One of the more interesting things I learned when I was writing Be Ye Transformed is that there is a natural mental and emotional “chain reaction” in each of our souls. In other words, if we could peel back the outer layer of our soul, we would see that our thoughts trigger our emotions; our emotions then stir up our desires; and, our desires produce our actions.
In other words, every action we take really comes from four split decisions. Since our thoughts are the first to be triggered in this chain-reaction, God puts great emphasis on them throughout Scripture. He knows that if we can catch the negative thoughts when they first occur, then we’ll be able to stop the whole chain reaction before it even begins. And thus, we might be able to prevent some of the sin before it occurs in our lives.

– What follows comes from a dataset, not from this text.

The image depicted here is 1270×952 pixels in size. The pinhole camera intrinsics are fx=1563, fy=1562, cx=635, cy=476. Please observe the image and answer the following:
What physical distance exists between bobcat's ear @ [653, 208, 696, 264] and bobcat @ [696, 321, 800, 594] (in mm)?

What happens, however, when we don’t take every thought captive is that we end up being carried on by the “tide of emotion” (that chain reaction), quenching God’s Spirit, and then His Life in our hearts is thwarted. This is why 2 Corinthians 10:5 exhorts us to: “…bring into captivity every thought to the obedience of Christ.” In other words, we are to stop and examine the thoughts we have. Now, obviously, we can’t examine every thought we think, but we can stop and take a good hard look at the angry thoughts, the hurtful thoughts, the fearful thoughts, etc. Any thought that takes away our peace is a thought that God wants us to “take captive” and to examine.

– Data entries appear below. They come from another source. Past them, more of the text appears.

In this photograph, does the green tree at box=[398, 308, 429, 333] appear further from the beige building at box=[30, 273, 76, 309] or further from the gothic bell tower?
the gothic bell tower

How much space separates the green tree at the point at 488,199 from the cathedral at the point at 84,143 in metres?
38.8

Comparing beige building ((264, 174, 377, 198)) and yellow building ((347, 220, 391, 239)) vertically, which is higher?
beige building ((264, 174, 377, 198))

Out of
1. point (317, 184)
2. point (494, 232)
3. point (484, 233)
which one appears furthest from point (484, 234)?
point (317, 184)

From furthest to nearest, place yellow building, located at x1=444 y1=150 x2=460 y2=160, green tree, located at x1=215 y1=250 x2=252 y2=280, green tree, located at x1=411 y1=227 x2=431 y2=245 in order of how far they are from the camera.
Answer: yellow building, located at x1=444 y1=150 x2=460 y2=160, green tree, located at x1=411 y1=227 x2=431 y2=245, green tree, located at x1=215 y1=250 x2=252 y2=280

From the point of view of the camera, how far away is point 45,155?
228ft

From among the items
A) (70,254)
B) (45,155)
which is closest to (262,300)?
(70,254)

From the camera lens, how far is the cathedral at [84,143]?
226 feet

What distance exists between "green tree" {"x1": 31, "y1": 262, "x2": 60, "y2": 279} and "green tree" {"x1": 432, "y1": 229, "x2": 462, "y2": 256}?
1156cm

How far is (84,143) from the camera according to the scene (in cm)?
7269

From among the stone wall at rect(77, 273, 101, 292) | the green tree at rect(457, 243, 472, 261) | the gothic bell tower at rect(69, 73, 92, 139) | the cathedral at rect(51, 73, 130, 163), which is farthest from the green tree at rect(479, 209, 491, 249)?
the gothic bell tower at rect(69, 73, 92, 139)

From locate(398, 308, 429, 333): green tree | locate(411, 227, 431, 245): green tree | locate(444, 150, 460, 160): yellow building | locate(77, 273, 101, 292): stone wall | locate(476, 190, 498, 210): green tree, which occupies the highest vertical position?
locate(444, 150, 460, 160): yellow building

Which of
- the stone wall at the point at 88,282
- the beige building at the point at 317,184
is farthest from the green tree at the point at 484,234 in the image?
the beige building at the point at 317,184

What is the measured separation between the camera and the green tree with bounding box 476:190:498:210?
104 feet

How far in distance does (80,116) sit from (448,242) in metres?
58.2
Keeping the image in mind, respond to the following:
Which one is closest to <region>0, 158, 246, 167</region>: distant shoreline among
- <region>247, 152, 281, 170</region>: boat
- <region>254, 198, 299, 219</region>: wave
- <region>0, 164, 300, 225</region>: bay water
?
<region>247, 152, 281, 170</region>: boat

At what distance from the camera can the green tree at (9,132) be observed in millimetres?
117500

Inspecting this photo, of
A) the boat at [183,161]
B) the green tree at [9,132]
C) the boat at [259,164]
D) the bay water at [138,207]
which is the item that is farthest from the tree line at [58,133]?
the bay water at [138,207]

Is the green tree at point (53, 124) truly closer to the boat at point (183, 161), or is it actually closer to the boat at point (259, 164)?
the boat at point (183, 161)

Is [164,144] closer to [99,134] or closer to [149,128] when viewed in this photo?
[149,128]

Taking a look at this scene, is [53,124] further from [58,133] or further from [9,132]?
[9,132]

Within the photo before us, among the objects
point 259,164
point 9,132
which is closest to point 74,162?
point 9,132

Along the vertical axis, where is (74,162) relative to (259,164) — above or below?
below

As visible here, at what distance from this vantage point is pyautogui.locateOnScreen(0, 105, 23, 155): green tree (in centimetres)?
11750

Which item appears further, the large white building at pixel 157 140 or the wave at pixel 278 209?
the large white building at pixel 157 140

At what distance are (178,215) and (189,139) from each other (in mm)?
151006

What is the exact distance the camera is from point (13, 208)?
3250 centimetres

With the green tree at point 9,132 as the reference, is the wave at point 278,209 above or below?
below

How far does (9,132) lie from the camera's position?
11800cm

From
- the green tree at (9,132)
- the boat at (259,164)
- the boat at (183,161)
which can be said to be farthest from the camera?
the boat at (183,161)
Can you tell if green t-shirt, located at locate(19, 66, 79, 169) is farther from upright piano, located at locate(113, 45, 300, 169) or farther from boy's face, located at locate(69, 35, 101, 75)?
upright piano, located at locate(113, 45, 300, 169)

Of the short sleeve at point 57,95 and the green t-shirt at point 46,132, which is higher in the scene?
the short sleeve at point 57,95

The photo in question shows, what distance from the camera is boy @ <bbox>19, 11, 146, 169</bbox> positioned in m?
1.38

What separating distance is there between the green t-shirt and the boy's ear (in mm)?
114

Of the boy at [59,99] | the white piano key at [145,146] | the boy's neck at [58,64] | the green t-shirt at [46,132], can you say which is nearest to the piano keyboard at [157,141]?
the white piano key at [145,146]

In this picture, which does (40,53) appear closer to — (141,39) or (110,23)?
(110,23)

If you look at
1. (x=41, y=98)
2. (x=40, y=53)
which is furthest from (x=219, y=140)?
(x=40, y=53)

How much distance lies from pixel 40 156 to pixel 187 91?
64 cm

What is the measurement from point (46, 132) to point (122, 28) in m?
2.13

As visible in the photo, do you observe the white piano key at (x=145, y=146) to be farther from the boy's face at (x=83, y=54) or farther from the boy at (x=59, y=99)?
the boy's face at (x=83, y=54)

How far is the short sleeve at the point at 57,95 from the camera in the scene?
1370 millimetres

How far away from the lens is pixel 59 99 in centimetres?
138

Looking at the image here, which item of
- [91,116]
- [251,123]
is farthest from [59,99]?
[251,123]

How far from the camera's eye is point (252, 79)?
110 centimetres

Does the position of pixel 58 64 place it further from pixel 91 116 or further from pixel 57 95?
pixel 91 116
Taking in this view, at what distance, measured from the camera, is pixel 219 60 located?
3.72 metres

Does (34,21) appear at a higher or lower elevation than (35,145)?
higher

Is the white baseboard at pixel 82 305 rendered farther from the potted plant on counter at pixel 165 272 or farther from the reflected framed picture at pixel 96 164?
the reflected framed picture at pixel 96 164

If we’re unable to catch the negative thoughts before they stir up our emotions, then perhaps we can spot the wild emotions before they become out-of-control desires and before they become actions. Obviously, it’s like splitting hairs to examine this chain reaction, but it’s imperative that we, at least, see its domino effect.
Technically we are not responsible for the first, original self-centered or ungodly thought: it’s what we choose to do with that thought that produces the sin or not. If we can recognize the negative thought and choose to immediately give it over to God, then we’ll not have sinned. However, if we entertain, mull over and follow what those thoughts are prompting, then it will be sin and we’ll end up with a layer of grease over our hearts.

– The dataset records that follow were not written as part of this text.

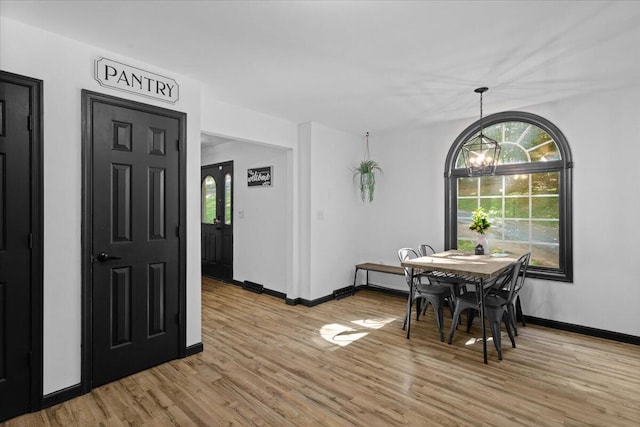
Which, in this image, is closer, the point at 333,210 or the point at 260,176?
the point at 333,210

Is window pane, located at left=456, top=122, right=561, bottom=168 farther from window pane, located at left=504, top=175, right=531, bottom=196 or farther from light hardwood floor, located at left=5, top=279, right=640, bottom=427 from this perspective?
light hardwood floor, located at left=5, top=279, right=640, bottom=427

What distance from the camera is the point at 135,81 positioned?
284cm

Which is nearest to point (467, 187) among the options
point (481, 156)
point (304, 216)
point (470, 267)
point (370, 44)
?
point (481, 156)

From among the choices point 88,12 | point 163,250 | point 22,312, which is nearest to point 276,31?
point 88,12

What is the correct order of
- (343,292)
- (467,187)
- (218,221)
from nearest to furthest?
1. (467,187)
2. (343,292)
3. (218,221)

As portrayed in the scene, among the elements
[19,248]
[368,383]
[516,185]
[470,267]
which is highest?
[516,185]

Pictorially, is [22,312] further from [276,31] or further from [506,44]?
[506,44]

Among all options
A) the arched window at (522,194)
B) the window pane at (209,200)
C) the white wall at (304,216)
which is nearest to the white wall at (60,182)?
the white wall at (304,216)

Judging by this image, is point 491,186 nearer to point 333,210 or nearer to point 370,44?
point 333,210

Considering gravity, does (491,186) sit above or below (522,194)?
above

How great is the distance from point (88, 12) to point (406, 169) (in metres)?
4.24

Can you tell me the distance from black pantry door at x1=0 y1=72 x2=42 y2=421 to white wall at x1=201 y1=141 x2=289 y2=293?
9.37ft

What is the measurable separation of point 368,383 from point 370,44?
8.57 feet

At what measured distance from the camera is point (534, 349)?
3367 millimetres
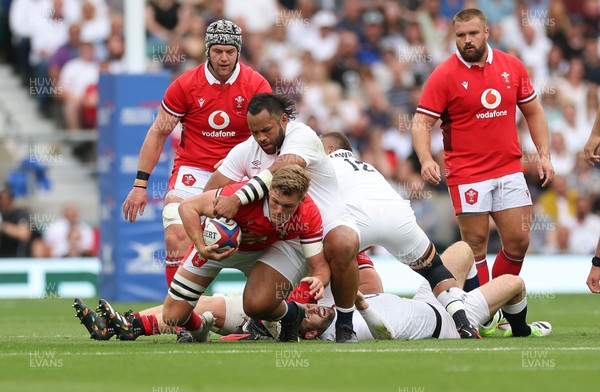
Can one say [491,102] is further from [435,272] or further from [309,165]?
[309,165]

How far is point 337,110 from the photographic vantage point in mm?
20141

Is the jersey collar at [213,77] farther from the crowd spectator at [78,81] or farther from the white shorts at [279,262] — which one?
the crowd spectator at [78,81]

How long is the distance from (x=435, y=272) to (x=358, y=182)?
3.09ft

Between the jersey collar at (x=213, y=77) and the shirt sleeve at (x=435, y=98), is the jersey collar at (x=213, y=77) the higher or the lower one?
the higher one

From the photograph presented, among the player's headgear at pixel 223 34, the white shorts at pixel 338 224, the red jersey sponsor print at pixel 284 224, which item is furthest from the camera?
the player's headgear at pixel 223 34

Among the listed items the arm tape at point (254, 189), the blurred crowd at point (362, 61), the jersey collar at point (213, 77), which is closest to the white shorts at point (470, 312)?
the arm tape at point (254, 189)

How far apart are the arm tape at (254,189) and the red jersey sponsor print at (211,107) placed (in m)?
2.13

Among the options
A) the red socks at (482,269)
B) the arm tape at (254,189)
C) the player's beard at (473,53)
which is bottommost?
the red socks at (482,269)

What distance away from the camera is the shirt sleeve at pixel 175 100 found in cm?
1041

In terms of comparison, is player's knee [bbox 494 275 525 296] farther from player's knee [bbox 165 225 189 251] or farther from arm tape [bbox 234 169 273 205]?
player's knee [bbox 165 225 189 251]

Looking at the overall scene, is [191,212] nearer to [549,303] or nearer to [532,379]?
[532,379]

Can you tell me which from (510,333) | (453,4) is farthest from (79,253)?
(510,333)

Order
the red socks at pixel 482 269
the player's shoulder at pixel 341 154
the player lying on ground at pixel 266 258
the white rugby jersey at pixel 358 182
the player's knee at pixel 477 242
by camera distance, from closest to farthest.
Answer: the player lying on ground at pixel 266 258
the white rugby jersey at pixel 358 182
the player's shoulder at pixel 341 154
the player's knee at pixel 477 242
the red socks at pixel 482 269

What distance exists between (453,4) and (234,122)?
39.6 feet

It’s interesting because, even if we do nothing with our negative thinking, it still will end up quenching God’s Spirit and eventually be buried in the hidden part of our soul. It’s absolutely impossible to stand still in our walk with God; we are either moving forward with Him or falling behind. Ephesians exhorts us to:
Let no corrupt communication proceed out of your mouth, but that which is good to the use of edifying, that it may minister grace unto the hearers. And grieve not the Holy Spirit of God, whereby ye are sealed unto the day of redemption. Let all bitterness, and wrath, and anger, and clamor, and evil speaking, be put away from you, with all malice: And be ye kind one to another, tender-hearted, forgiving one another, even as God for Christ’s sake hath forgiven you.
— Ephesians 4:29–3
Only faith choices will allow us to walk in the above Scripture. Humanly speaking, it’s impossible! Choosing to walk by our own sight and our own feelings will never cut it. This is not what the Christian life is all about! Only choosing by faith to do God’s will, regardless of how we feel or what we think, will allow us to be overcomers.